> [EXERCISE BRIEF]: Rewrite the rows below with "sports bra" replaced by "crop top" and everything else unchanged. Leave out the pictures.
── RECORDS SHOWN ──
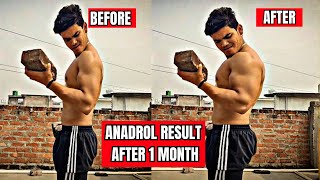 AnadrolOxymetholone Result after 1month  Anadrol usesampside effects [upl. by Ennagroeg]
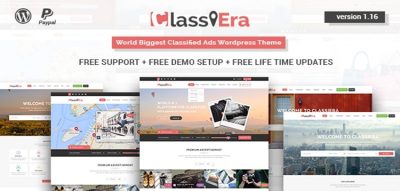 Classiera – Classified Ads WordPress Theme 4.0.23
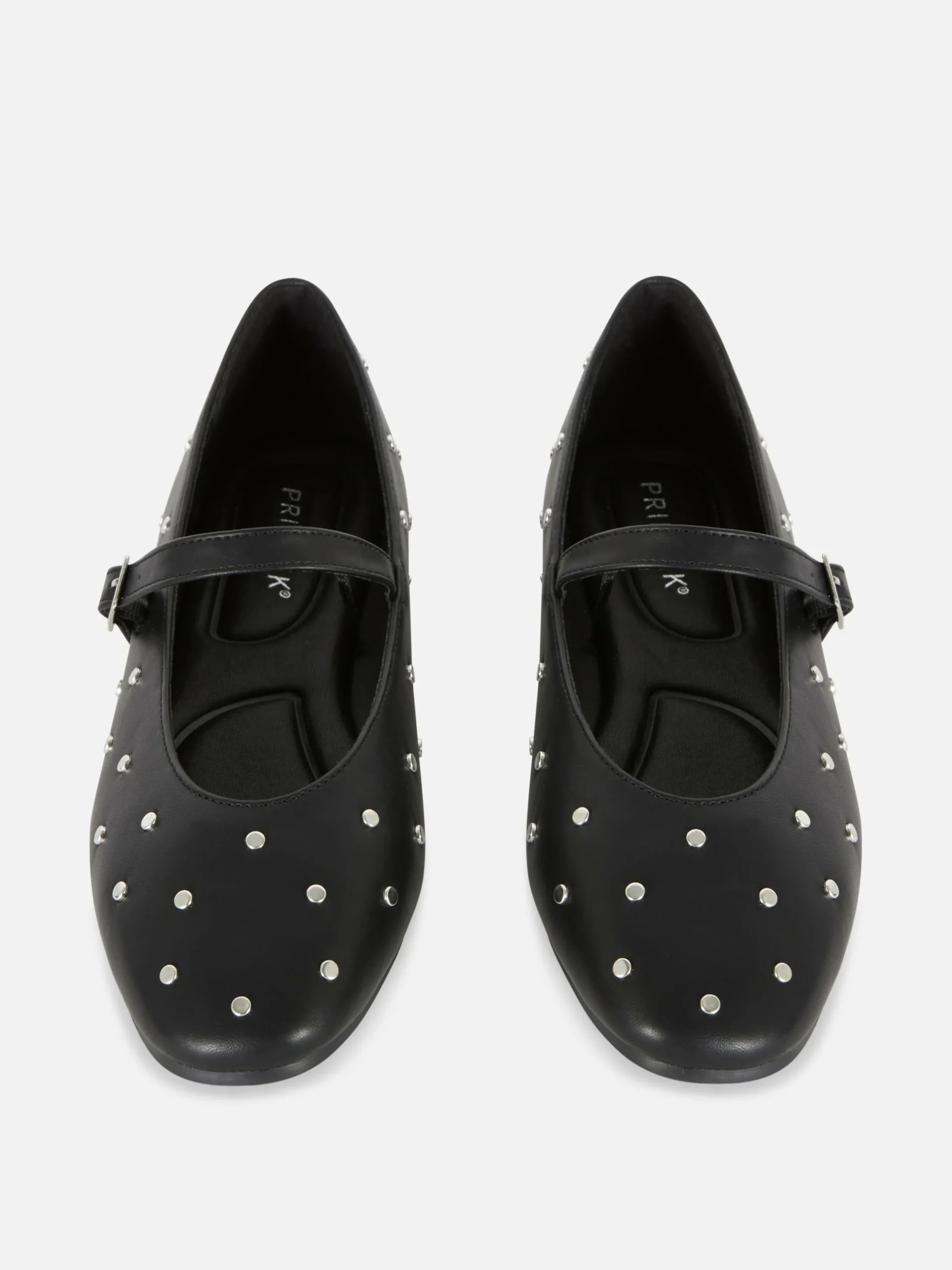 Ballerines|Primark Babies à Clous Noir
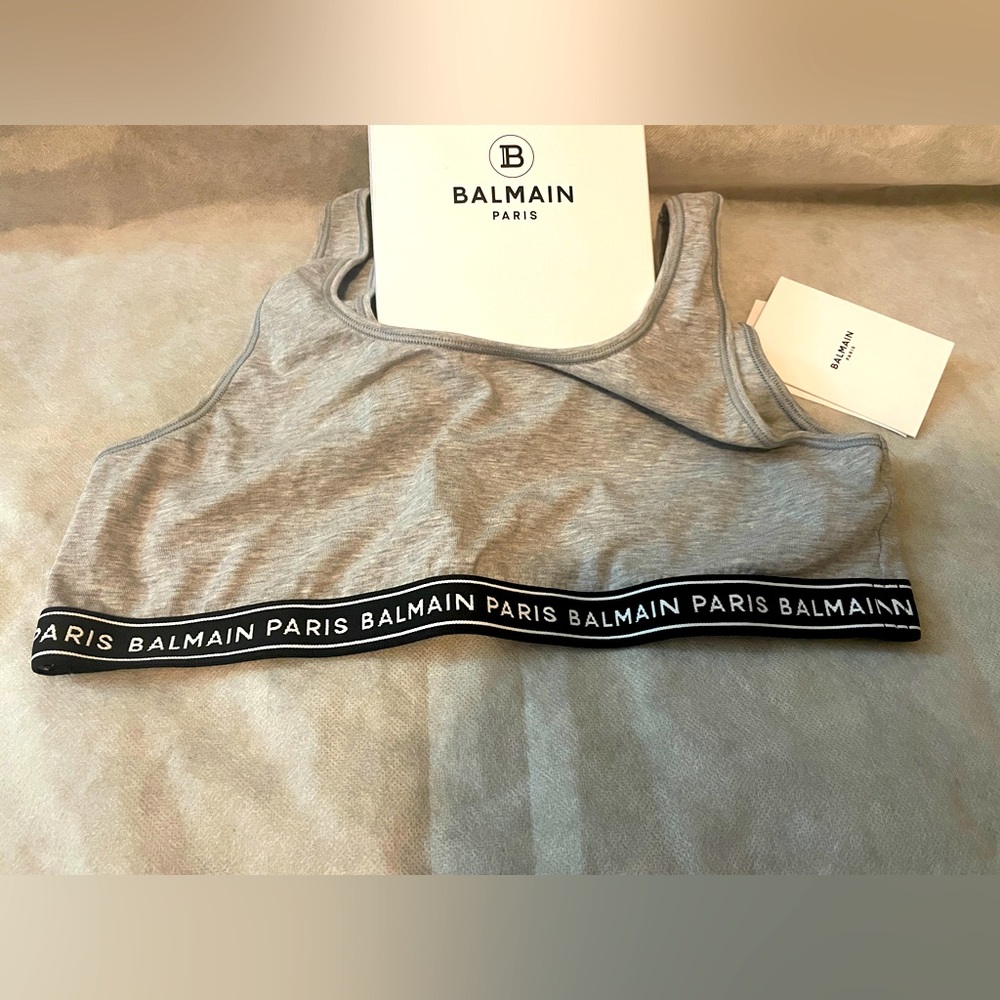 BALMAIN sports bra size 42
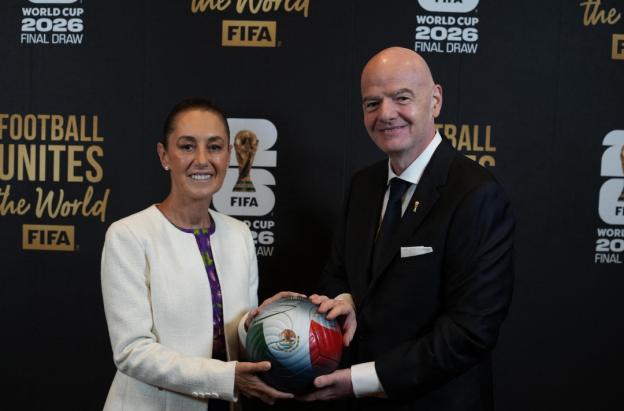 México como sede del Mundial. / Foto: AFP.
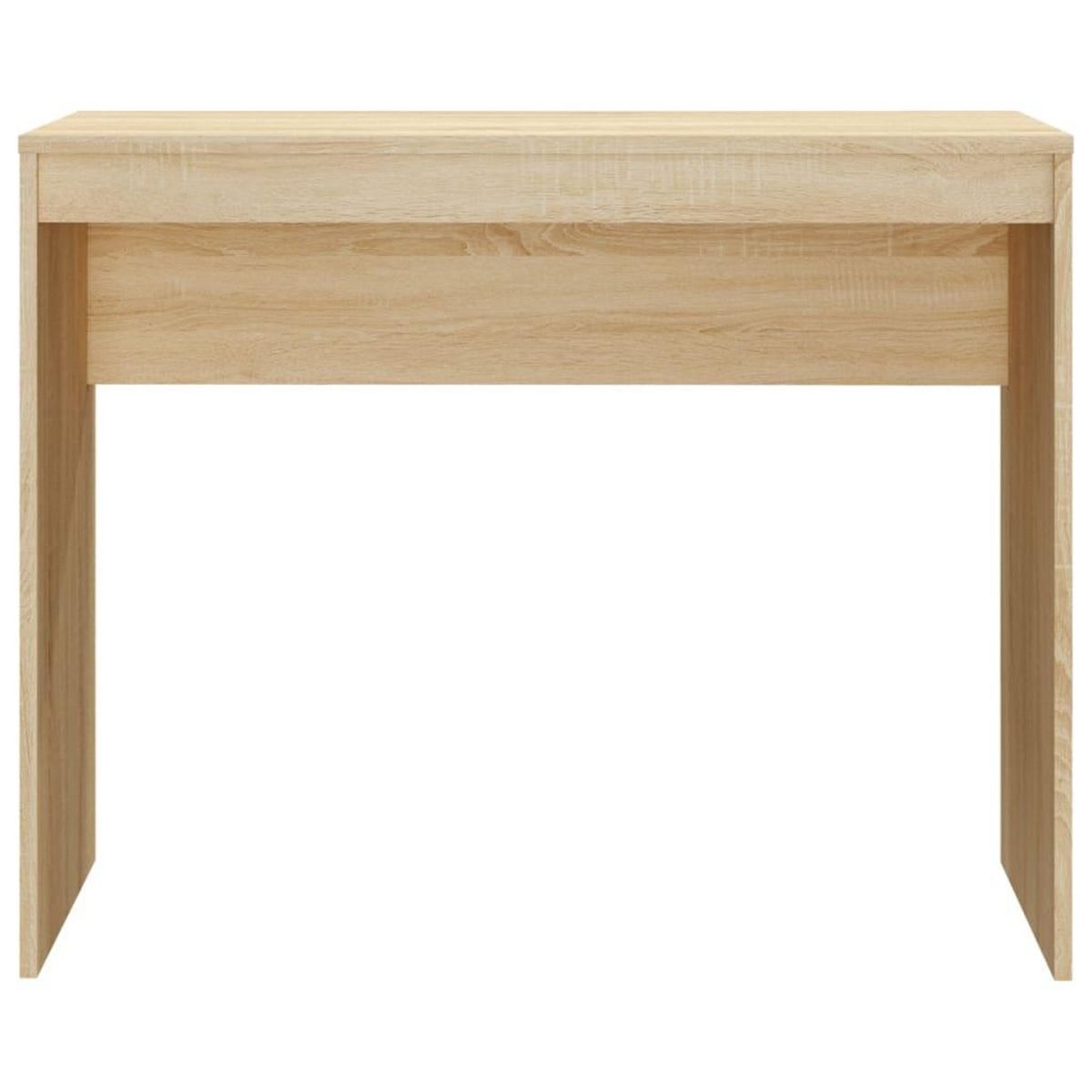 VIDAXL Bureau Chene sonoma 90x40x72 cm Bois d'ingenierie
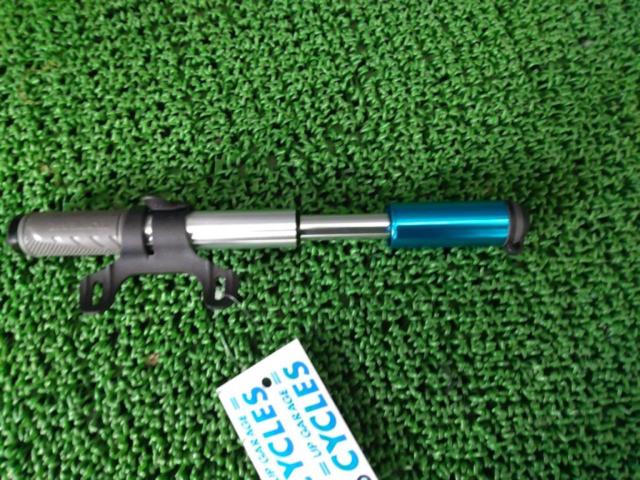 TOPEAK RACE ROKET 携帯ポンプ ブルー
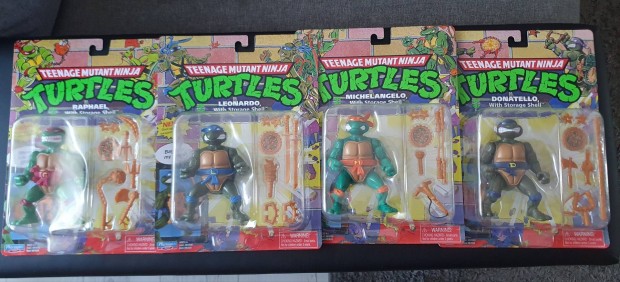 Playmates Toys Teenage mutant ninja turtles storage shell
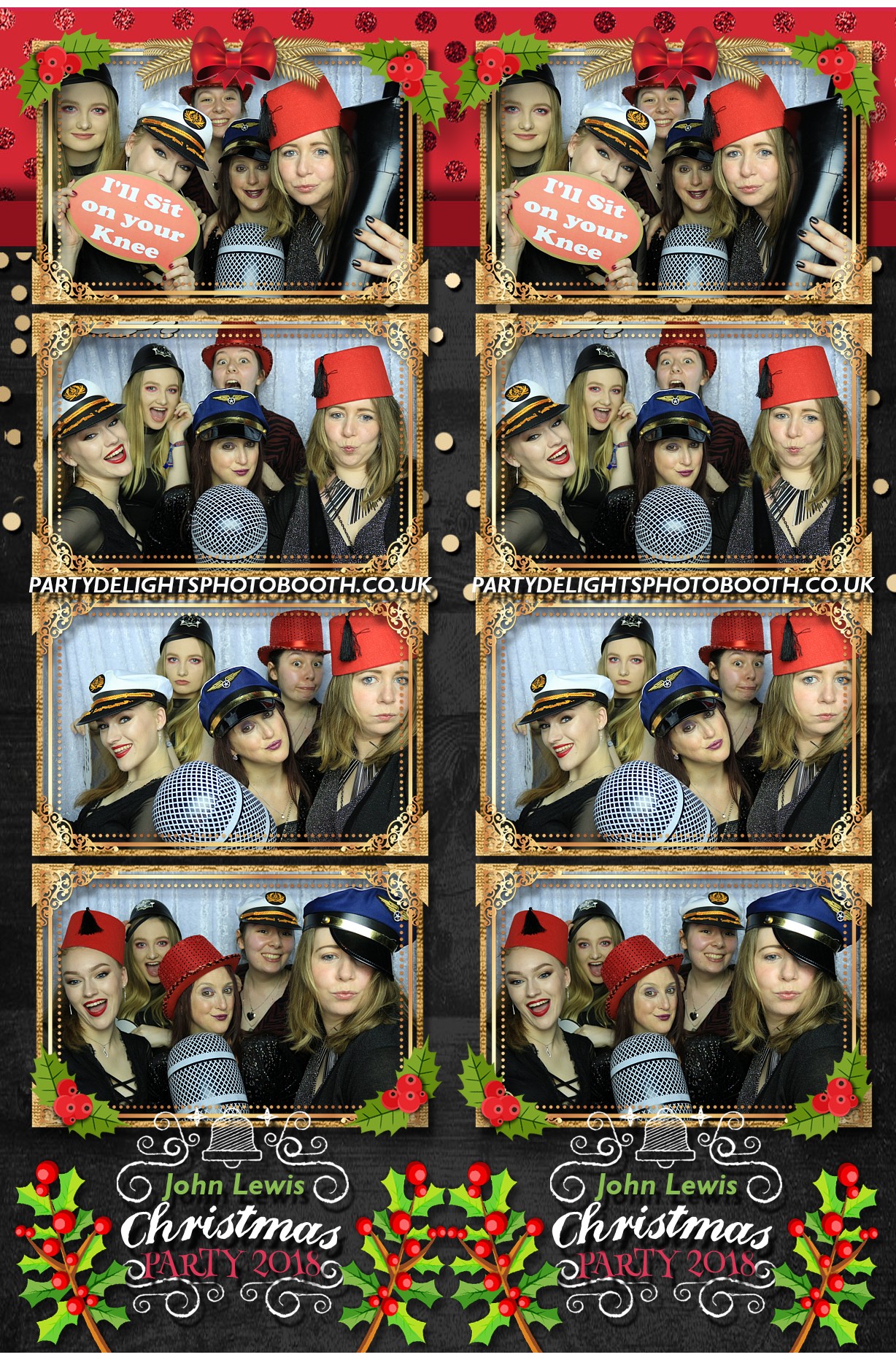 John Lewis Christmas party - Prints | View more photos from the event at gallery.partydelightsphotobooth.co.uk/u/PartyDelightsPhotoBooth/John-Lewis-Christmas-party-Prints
───
> [ANSWER TO THE PROBLEM]:
 AnadrolOxymetholone Result after 1month  Anadrol usesampside effects [upl. by Ennagroeg]
 Classiera – Classified Ads WordPress Theme 4.0.23
 Ballerines|Primark Babies à Clous Noir
 BALMAIN crop top size 42
 México como sede del Mundial. / Foto: AFP.
 VIDAXL Bureau Chene sonoma 90x40x72 cm Bois d'ingenierie
 TOPEAK RACE ROKET 携帯ポンプ ブルー
 Playmates Toys Teenage mutant ninja turtles storage shell
 John Lewis Christmas party - Prints | View more photos from the event at gallery.partydelightsphotobooth.co.uk/u/PartyDelightsPhotoBooth/John-Lewis-Christmas-party-Prints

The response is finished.